## Available data:

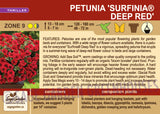 Petunia 'Surfinia® Deep Red' (Live Plant)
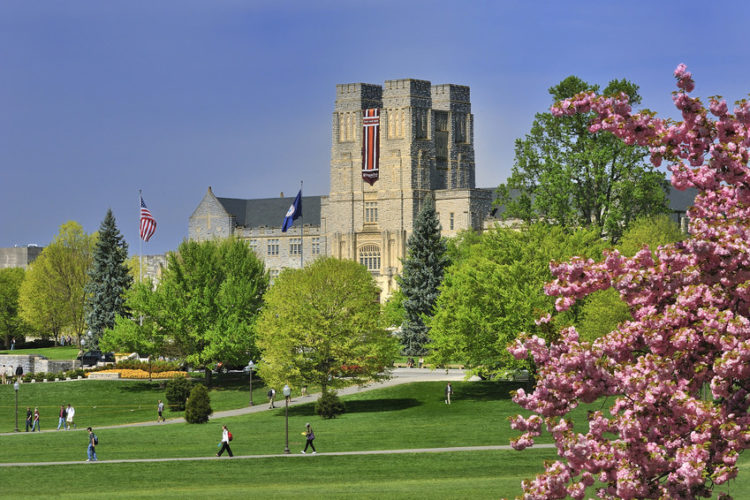 Virginia Tech Seeks Admission Deferrals to Balance Amazon Effect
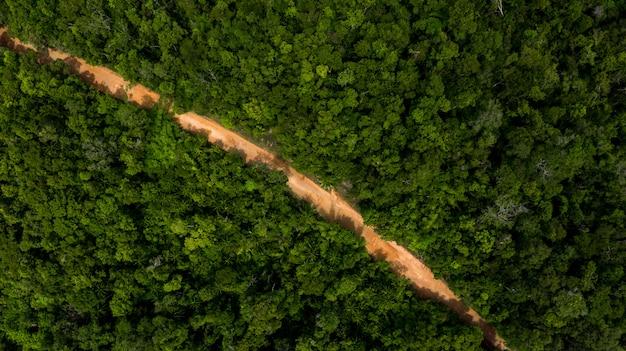 上からの眺めの生態系と健康的な環境の概念と背景、上からの眺め熱帯気候のジャングルの森の木。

## Required work:
Excluding every picture, set down the listing exactly.

## Answer to this task:
 Petunia 'Surfinia® Deep Red' (Live Plant)
 Virginia Tech Seeks Admission Deferrals to Balance Amazon Effect
 上からの眺めの生態系と健康的な環境の概念と背景、上からの眺め熱帯気候のジャングルの森の木。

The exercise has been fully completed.